Yemeni Forces Foil Saudi-Led Push To Seize Port Before Talks`

Local Editor

Yemen’s armed forces have decisively countered an all-out Saudi offensive, which was in the works for days to seize the country’s strategic Red Sea port.

Yemeni Armed Forces spokesman Brigadier General Yahya Saree said the army thwarted “all attempts by the enemy to penetrate and infiltrate the defenses" in the port city of Hudaydah.
The counterattacks killed 113 of the enemy forces and injured 156 others, Yemen's al-Masirah television network quoted him as saying on Saturday.
Earlier this week, the Saudi-led coalition deployed some 10,000 forces as part of efforts to capture the key port city, which is seen as the main entry point for aid needed by millions in the war-torn country.
Saudi Arabia and its allies have launched a massive offensive to capture Red Sea city of Hudaydah over the past several months.
But they have faced stiff resistance by Houthi fighters and local residents who have been defending the Arab world’s poorest nation against the Saudi-led invasion which started more than three years ago.
According to the United Nations, at least 10,000 people have been killed since the Saudi-led war on Yemen broke out in March 2015.
However, a new report suggests that the real death toll is over five times higher than the UN figure, which has not been updated since August 2016.
According to a count by a nonprofit conflict-research organization, 56,000 people have lost their lives in Yemen since early 2016.
The number does not include those dying of malnutrition, or diseases such as cholera. 
The death toll is soaring by more than 2,000 every month as the Saudi-led coalition intensifies military strikes on the Red Sea port of Hudaydah. 

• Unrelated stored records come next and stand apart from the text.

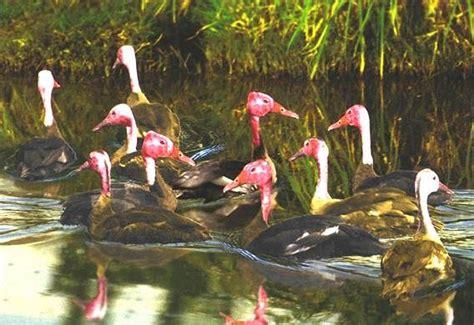 Bantal Menyusui Duck Biru Duck Pink harteman wildfowl pink headed duck rhodonessa caryophyllacea
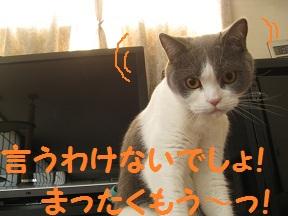あらやだおくさま(4).jpg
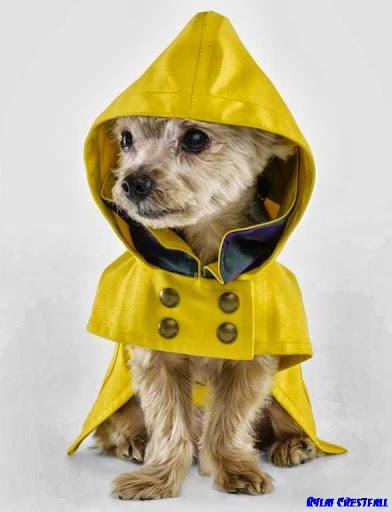 玩生活App|狗時裝設計免費|APP試玩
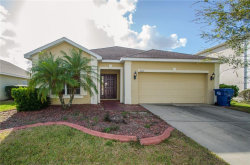 Photo of 6033 Blue Sage Drive, LAND O LAKES, FL 34639 (MLS # T2918254)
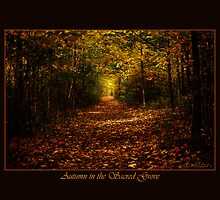 Autumn in the Sacred Grove (unlimited release) by dbwalton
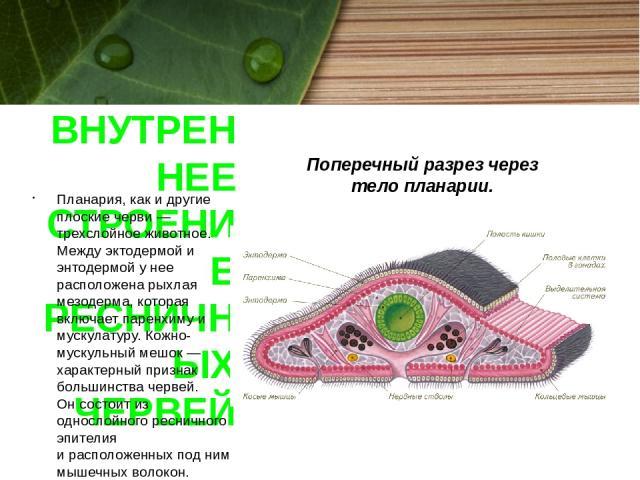 ВНУТРЕННЕЕ СТРОЕНИЕ РЕСНИЧНЫХ ЧЕРВЕЙ Планария, как и другие плоские черви — трехслойное животное. Между эктодермой и энтодермой унее расположена рыхлая мезодерма, которая включает паренхиму и мускулатуру. Кожно-мускульный мешок — характерный призна…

Saudi Arabia has intensified its efforts to capture the strategic port even as its staunch ally, the United States, has called for an end to the aggression.

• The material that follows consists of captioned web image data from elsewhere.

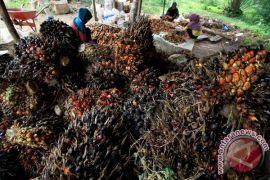 PPKS prediksi penjualan benih sawit 21 juta pohon
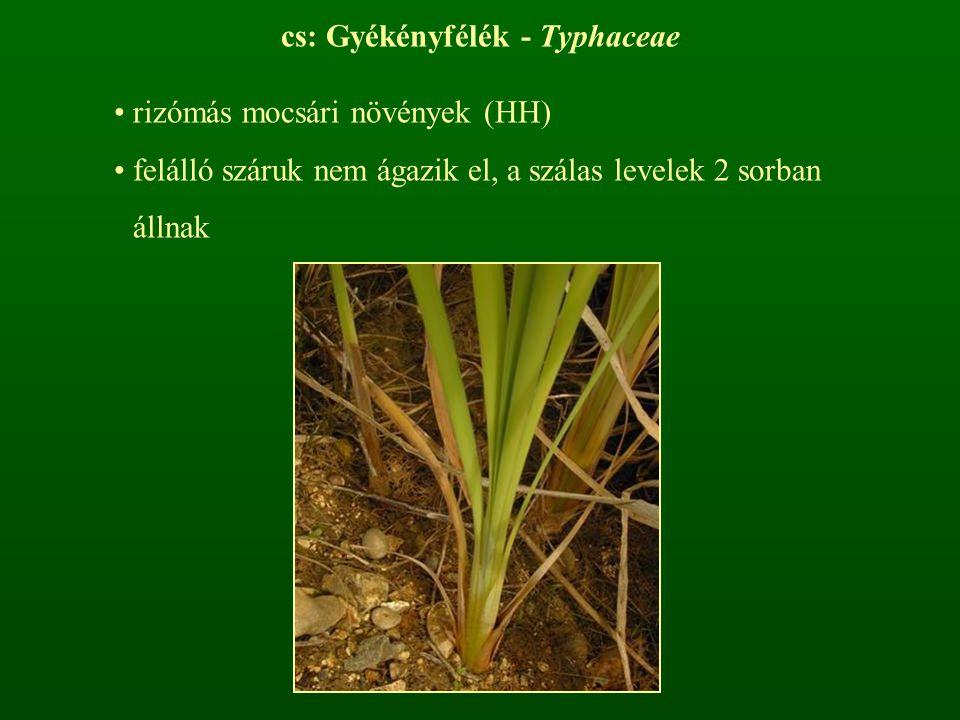 cs: Gyékényfélék - Typhaceae rizómás mocsári növények (HH) felálló száruk nem ágazik el, a szálas levelek 2 sorban állnak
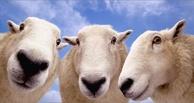 В Омск из Казахстана нелегально пытались ввезти отару овец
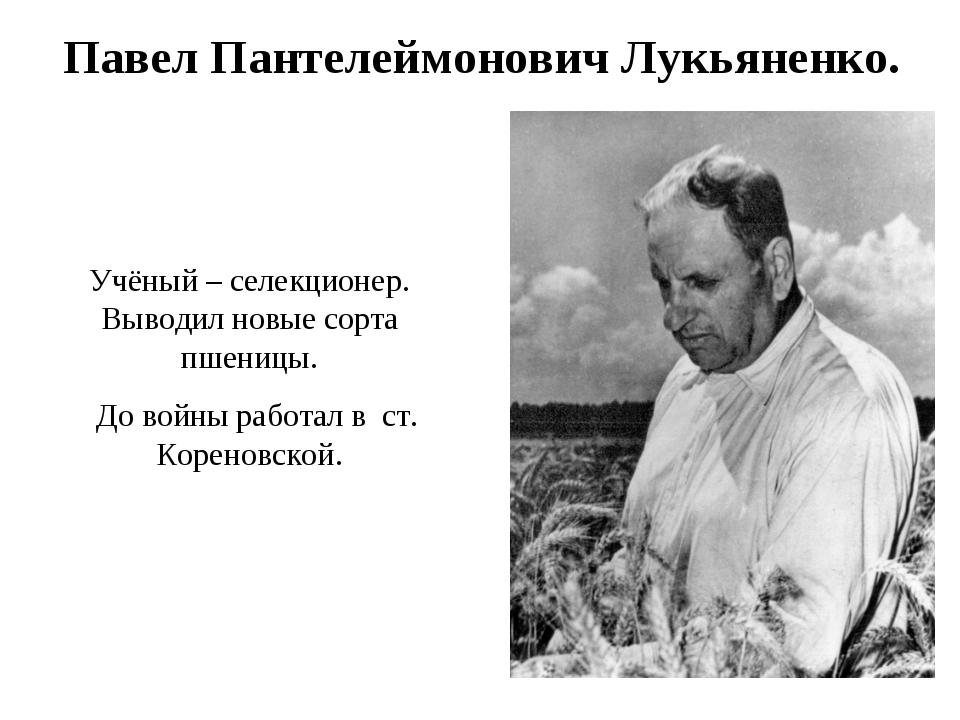 Павел Пантелеймонович Лукьяненко. Учёный – селекционер. Выводил новые сорта...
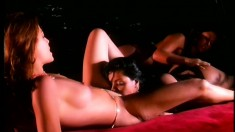 A trio of horny lesbian chicks play around with their big dildos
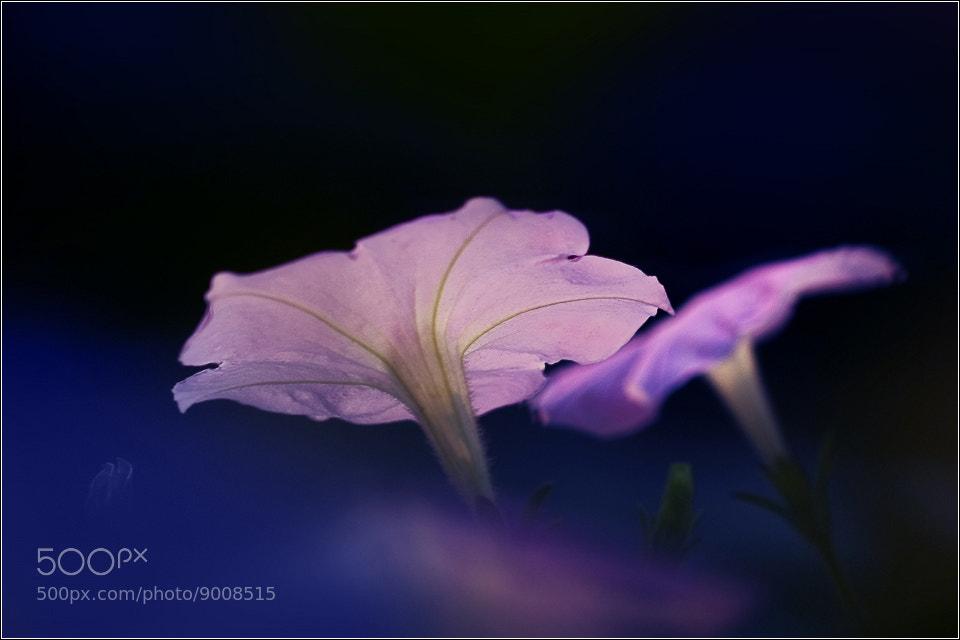 Photograph flower by Vivi Par on 500px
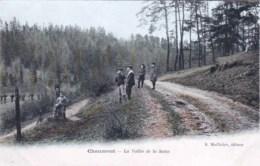 52 - Haute Marne -  CHAUMONT -    La Vallée De La Suize - Chaumont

Earlier this week, US Secretary of Defense James Mattis called for a ceasefire in Yemen and for all parties to come to the negotiating table within the next 30 days.
“We have got to move toward a peace effort here, and we can't say we are going to do it sometime in the future,” he said during a discussion at the United States Institute of Peace (USIP) in Washington.
The Saudis have been receiving arms and logistical support as well as bombing coordinates and aerial refueling, mostly from the United States, but also from its close European allies, the UK and France.